La natura piuttosto piatta della storia si riverbera anche nelle ambientazioni: la stessa scenografia ripiega su un’asetticità livida, reminiscente dell’immaginario tecnologico, nell’evidente tentativo di parlare a nuove generazioni distanziandosi dal look vintage della saga di Chucky e dalle atmosfere esoteriche di quella di Annabelle. Tra i toni grigio brillante dell’acciaio e dell’oro rosa che richiama i fili di rame, tutto confluisce nella gelida atmosfera della casa di Gemma, priva di quel calore umano di cui la piccola protagonista Cady avrebbe bisogno.
In M3GAN non mancano elementi interessanti, certo, ma rimangono coloriture che non vengono mai veramente trasformate in atti narrativi o dialoghi profondi: tutto è affidato all’interpretazione e alla sensibilità del pubblico. Anche l’immaginario della fabbrica di giocattoli high tech, con i suoi dipendenti e il team di sviluppo, purtroppo pecca della stessa genericità e quindi risulta carente di appeal.

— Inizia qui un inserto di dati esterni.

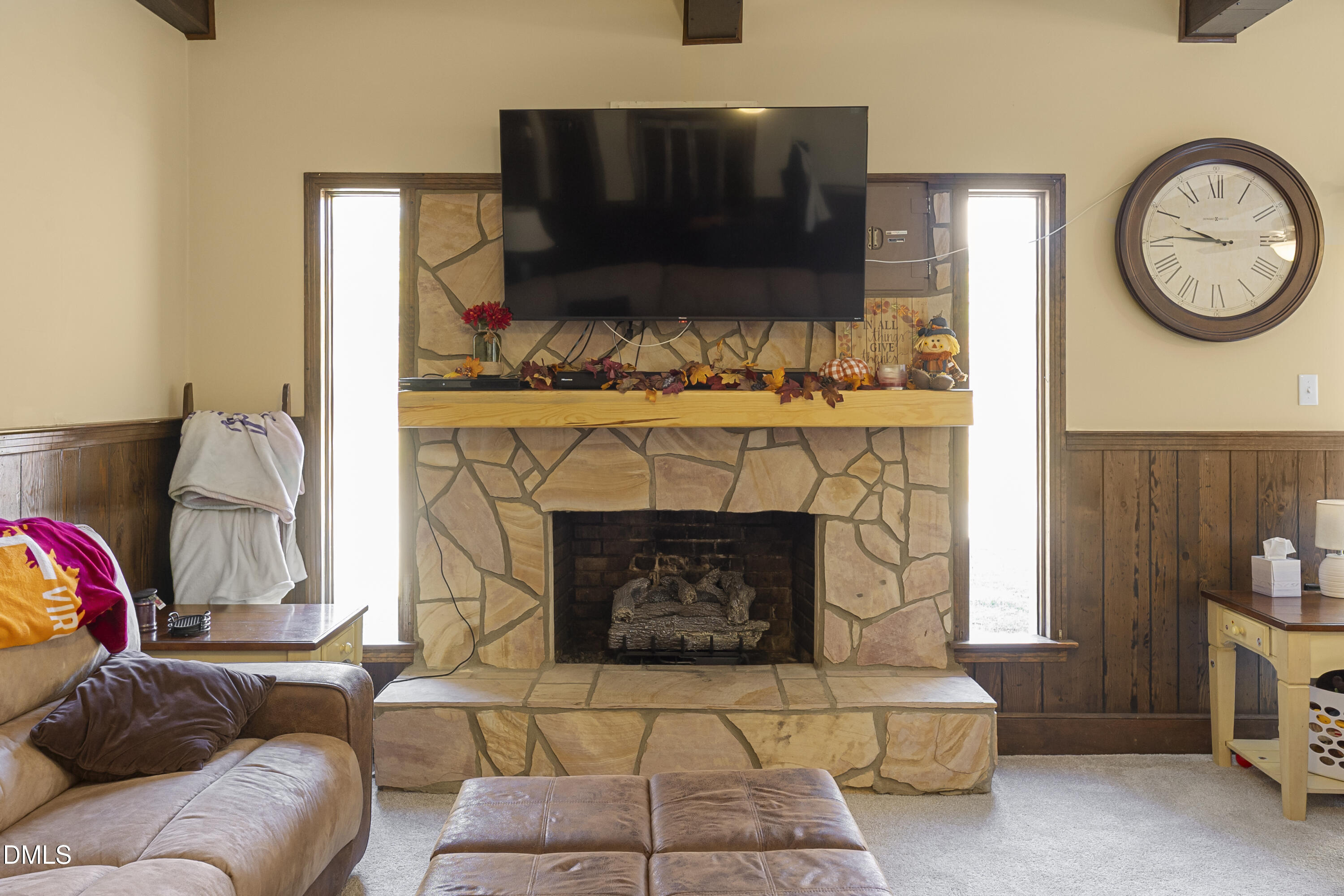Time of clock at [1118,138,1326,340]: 9:45
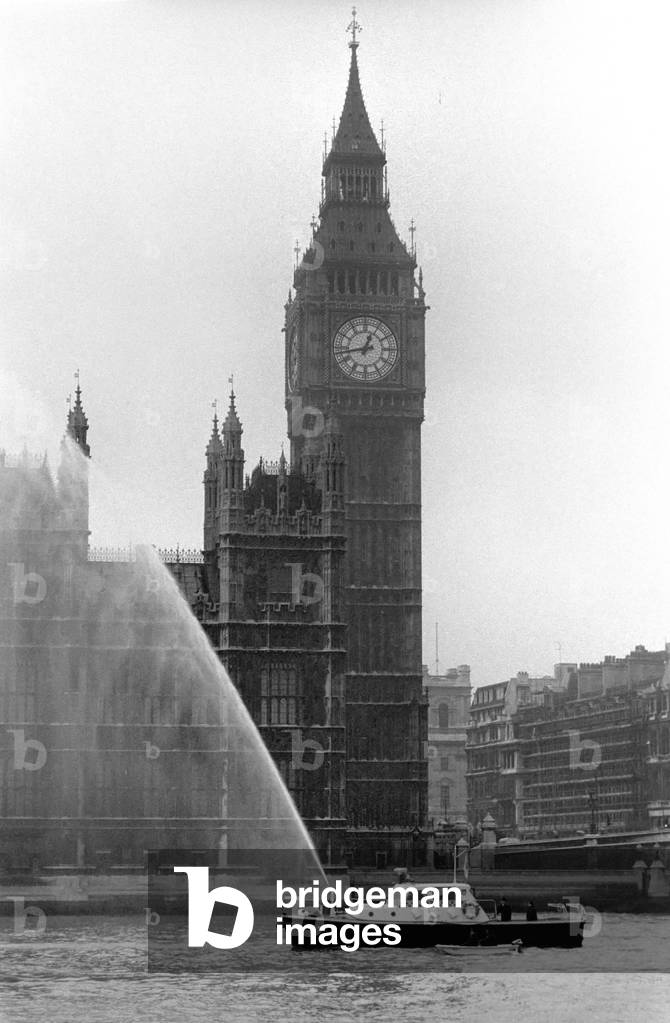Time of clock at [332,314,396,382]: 12:43
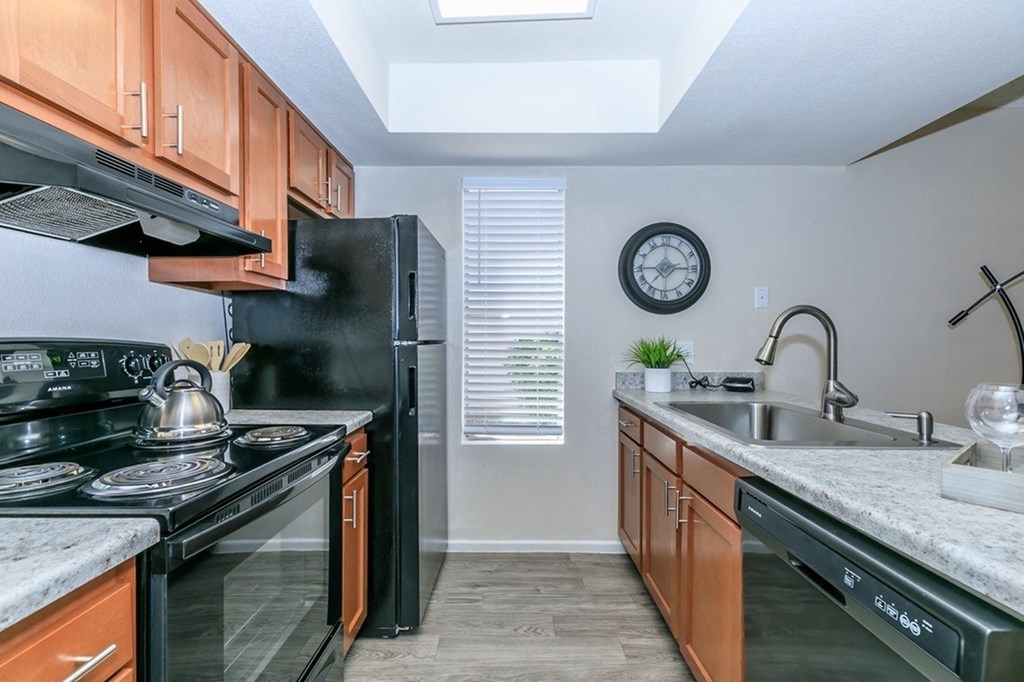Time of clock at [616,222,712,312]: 7:14
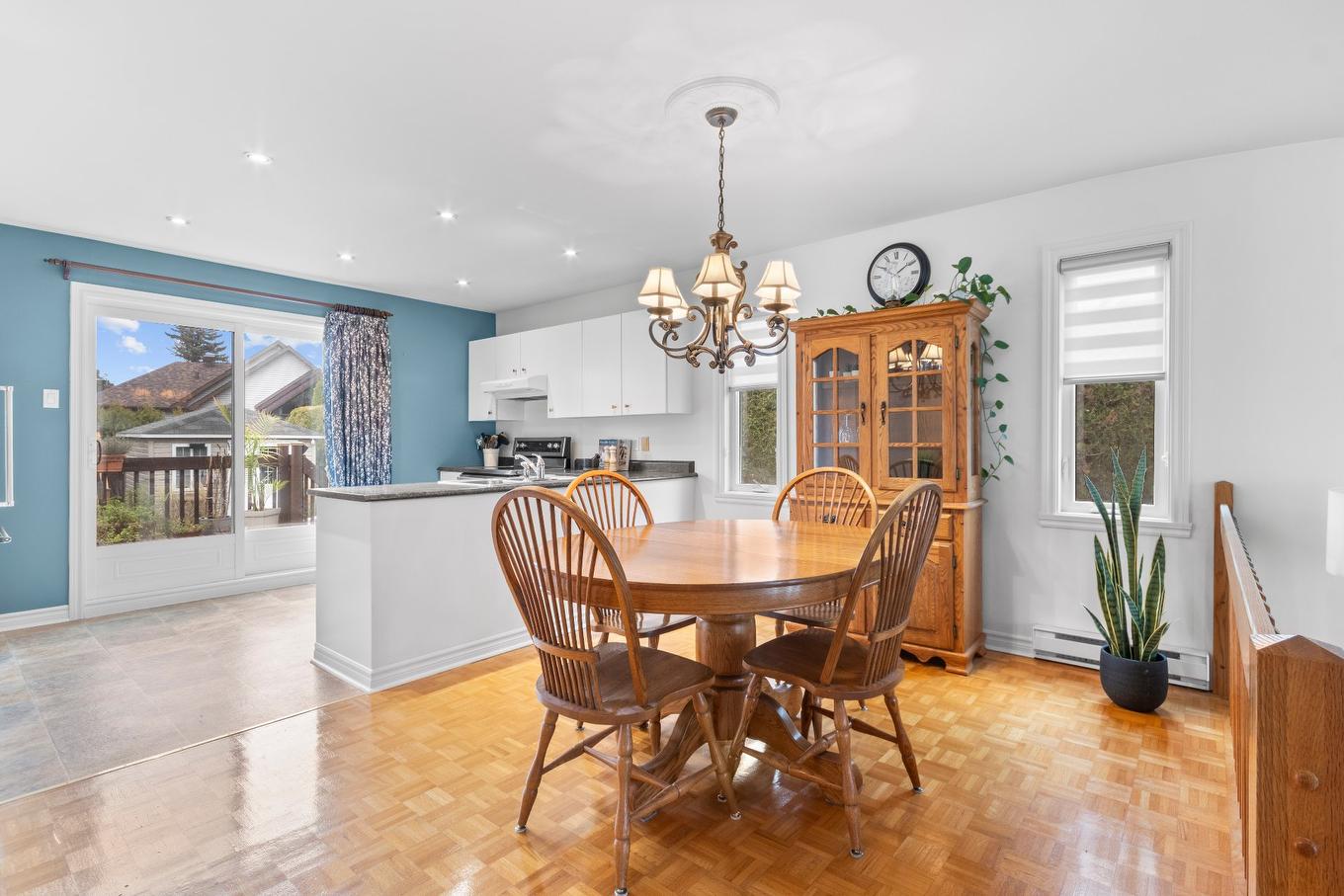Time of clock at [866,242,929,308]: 1:50
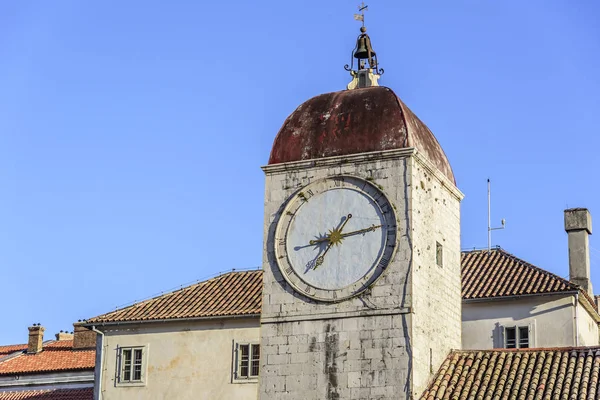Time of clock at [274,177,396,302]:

Non manca nemmeno qualche colpo di scena, in particolare nel momento dello scontro tra M3GAN e un irritante bulletto, ma il deviato istinto di protezione dell’intelligenza artificiale risulta in qualche occasione persino più ‘umano’ di tanti comportamenti reali, mentre la degenerazione dell’automa e la ribellione delle macchine sono affrontati solo superficialmente.
PER CAPIRE M3GAN BISOGNA GUARDARE ALLA STRATEGIA BLUMHOUSE: PUNTARE SU GIOVANI E DONNE
Il lato più puramente horror del film però, che ci si aspetta sia la principale leva di marketing di un prodotto che non ha certo grandi ambizioni artistiche, mostra comunque qualche lacuna. Laddove il pubblico si aspetterebbe una kill count più in linea con gli standard, trova più che altro una riflessione svogliata verso l’inquietante mondo che la tecnologia sta contribuendo a creare. Sospeso tra un annacquamento dell’horror classico, sfumature campy e un moderato tentativo di innovazione, M3GAN pur con meno ironia ricorda più che altro produzioni con cui Blumhouse ha provato con grande successo ad avvicinarsi a un target più giovanile e non prevalentemente maschile – si pensi ad Auguri per la Tua Morte, Freaky o Obbligo o Verità. Non manca nemmeno una parentesi di danza che sembra inserita appositamente per diventare virale su TikTok (qui la bambola è interpretata dalla giovane attrice Amie Donald, che troviamo dietro la maschera in tutte le scene più dinamiche). Probabilmente il botteghino darà ancora una volta ragione a Blum, e i difetti del film si riveleranno – almeno economicamente – pregi.
M3GAN in conclusione non è particolarmente incisivo ma merita comunque una chance, a patto di moderare considerevolmente le aspettative. Non aspettatevi un La Bambola Assassina adatto ai nostri tempi né un trattato di sociologia, ma un thriller con sfumature horror potabile per tutti i palati, che abbozza un ritratto poco edificante delle relazioni umane e in cui a uscire con le ossa rotte è la società contemporanea.